(Items from a dataset)

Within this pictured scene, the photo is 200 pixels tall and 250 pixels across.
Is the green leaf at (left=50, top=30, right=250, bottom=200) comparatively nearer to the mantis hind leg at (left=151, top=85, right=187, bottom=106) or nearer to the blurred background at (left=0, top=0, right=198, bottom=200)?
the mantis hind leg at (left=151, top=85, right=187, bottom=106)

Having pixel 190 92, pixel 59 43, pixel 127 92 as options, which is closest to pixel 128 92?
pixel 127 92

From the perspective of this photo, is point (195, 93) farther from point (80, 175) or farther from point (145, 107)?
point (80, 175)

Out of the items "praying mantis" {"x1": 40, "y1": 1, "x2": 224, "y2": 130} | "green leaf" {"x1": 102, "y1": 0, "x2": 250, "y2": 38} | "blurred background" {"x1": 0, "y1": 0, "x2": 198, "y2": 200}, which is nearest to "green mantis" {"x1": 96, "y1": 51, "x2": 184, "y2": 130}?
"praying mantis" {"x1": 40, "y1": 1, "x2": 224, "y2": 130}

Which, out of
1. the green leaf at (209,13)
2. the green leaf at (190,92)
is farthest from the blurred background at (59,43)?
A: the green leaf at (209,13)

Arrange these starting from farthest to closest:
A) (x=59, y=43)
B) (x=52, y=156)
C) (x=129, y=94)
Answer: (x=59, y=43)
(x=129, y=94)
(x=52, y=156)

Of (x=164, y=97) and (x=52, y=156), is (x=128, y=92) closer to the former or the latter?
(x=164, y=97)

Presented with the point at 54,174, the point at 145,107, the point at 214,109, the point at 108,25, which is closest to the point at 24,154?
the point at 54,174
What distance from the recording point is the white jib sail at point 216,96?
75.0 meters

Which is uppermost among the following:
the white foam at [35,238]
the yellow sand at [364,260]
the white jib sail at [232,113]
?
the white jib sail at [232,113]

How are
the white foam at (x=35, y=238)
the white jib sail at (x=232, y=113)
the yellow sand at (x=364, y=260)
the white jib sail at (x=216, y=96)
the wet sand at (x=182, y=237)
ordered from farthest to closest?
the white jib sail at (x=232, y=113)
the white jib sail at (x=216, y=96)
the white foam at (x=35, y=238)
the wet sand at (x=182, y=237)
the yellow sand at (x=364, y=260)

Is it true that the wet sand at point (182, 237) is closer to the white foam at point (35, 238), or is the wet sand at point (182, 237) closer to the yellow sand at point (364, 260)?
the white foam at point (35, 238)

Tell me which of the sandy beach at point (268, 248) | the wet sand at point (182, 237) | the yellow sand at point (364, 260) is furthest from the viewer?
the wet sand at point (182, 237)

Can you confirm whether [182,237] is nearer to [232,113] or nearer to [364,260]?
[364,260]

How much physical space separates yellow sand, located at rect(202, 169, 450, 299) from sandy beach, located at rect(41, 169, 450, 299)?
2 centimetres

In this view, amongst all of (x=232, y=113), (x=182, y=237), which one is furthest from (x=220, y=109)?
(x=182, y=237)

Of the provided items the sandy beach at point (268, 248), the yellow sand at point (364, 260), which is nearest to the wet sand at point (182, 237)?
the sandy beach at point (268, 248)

- **AIM OF THE TASK**
Retype the listing above in full, with no alterations.

- **CORRECT OUTPUT**
Within this pictured scene, the photo is 200 pixels tall and 250 pixels across.
Is the green leaf at (left=50, top=30, right=250, bottom=200) comparatively nearer to the mantis hind leg at (left=151, top=85, right=187, bottom=106) or nearer to the blurred background at (left=0, top=0, right=198, bottom=200)?
the mantis hind leg at (left=151, top=85, right=187, bottom=106)

Having pixel 190 92, pixel 59 43, pixel 127 92 as options, which is closest to pixel 128 92?
pixel 127 92

From the perspective of this photo, is point (195, 93) farther from point (80, 175) or farther from point (145, 107)?
point (80, 175)

Out of the items "praying mantis" {"x1": 40, "y1": 1, "x2": 224, "y2": 130} | "green leaf" {"x1": 102, "y1": 0, "x2": 250, "y2": 38} | "blurred background" {"x1": 0, "y1": 0, "x2": 198, "y2": 200}, which is nearest to "green mantis" {"x1": 96, "y1": 51, "x2": 184, "y2": 130}?
"praying mantis" {"x1": 40, "y1": 1, "x2": 224, "y2": 130}

Which, out of
1. the green leaf at (209,13)
2. the green leaf at (190,92)
is farthest from the blurred background at (59,43)?
A: the green leaf at (209,13)

Arrange these starting from farthest to closest:
A) (x=59, y=43)
B) (x=52, y=156)
C) (x=129, y=94)
Answer: (x=59, y=43)
(x=129, y=94)
(x=52, y=156)

Of (x=164, y=97) and (x=52, y=156), is (x=128, y=92) closer to the former or the latter?
(x=164, y=97)

Presented with the point at 54,174, the point at 145,107, the point at 214,109, the point at 108,25, which is closest to the point at 24,154?
the point at 54,174
What distance from the recording point is the white jib sail at point 216,96?
75.0 meters

Which is uppermost among the following:
the white foam at [35,238]
the yellow sand at [364,260]
the white jib sail at [232,113]
?
the white jib sail at [232,113]

How are
the white foam at (x=35, y=238)
the white jib sail at (x=232, y=113)
the yellow sand at (x=364, y=260)
the white jib sail at (x=216, y=96)
the wet sand at (x=182, y=237)
ordered from farthest to closest?
the white jib sail at (x=232, y=113)
the white jib sail at (x=216, y=96)
the white foam at (x=35, y=238)
the wet sand at (x=182, y=237)
the yellow sand at (x=364, y=260)

Is it true that the wet sand at point (182, 237) is closer to the white foam at point (35, 238), or is the wet sand at point (182, 237) closer to the yellow sand at point (364, 260)?
the white foam at point (35, 238)

Tell me which of the sandy beach at point (268, 248) | the wet sand at point (182, 237) | the yellow sand at point (364, 260) is furthest from the viewer?
the wet sand at point (182, 237)

Can you confirm whether [182,237] is nearer to [232,113] or nearer to [364,260]?
[364,260]

How much physical space separates yellow sand, located at rect(202, 169, 450, 299) from sandy beach, located at rect(41, 169, 450, 299)?
2 centimetres

In this view, amongst all of (x=232, y=113), (x=182, y=237), which one is furthest from (x=220, y=109)?
(x=182, y=237)

Of the provided items the sandy beach at point (268, 248), the yellow sand at point (364, 260), which is nearest to the wet sand at point (182, 237)?
the sandy beach at point (268, 248)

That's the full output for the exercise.